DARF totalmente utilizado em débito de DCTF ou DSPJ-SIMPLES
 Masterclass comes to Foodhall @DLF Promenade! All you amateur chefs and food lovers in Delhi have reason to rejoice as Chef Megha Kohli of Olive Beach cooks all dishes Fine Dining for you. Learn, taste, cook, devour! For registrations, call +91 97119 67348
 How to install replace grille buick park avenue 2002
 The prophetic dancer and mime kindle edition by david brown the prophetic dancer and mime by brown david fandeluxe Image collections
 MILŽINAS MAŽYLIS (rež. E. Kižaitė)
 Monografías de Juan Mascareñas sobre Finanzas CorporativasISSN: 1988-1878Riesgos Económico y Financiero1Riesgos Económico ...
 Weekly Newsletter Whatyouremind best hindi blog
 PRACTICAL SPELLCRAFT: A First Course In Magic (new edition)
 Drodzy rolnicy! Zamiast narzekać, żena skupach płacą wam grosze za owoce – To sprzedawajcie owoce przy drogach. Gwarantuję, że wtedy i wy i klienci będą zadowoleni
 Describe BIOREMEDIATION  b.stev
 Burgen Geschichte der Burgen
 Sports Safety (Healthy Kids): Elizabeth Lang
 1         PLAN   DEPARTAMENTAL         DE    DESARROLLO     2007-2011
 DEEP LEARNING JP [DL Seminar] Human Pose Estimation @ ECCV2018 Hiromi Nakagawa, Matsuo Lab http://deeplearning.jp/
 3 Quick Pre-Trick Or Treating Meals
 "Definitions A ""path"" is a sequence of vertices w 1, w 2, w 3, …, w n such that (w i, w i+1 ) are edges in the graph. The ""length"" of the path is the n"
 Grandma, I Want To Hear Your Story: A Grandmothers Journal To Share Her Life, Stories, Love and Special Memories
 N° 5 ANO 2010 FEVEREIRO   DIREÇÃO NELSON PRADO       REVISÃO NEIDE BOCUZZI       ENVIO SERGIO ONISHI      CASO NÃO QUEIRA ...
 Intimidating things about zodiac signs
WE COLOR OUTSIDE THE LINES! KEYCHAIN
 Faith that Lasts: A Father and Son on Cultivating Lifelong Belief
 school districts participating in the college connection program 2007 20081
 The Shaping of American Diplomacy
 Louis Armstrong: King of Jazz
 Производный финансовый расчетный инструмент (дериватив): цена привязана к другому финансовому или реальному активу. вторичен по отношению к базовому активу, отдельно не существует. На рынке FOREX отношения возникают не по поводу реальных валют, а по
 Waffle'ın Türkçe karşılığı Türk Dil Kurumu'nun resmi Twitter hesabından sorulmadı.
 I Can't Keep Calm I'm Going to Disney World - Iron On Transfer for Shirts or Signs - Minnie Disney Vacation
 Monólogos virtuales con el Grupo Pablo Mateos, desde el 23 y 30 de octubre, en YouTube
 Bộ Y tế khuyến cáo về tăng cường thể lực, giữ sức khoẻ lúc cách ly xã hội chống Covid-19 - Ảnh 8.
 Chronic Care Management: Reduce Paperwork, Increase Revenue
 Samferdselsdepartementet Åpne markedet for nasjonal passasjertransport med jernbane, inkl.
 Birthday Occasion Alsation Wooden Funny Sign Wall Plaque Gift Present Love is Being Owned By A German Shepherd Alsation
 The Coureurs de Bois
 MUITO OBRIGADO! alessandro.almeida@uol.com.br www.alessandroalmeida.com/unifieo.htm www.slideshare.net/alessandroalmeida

Work to complete: Count each line of the material that includes "edition", and reply with only the count.

Written response: 2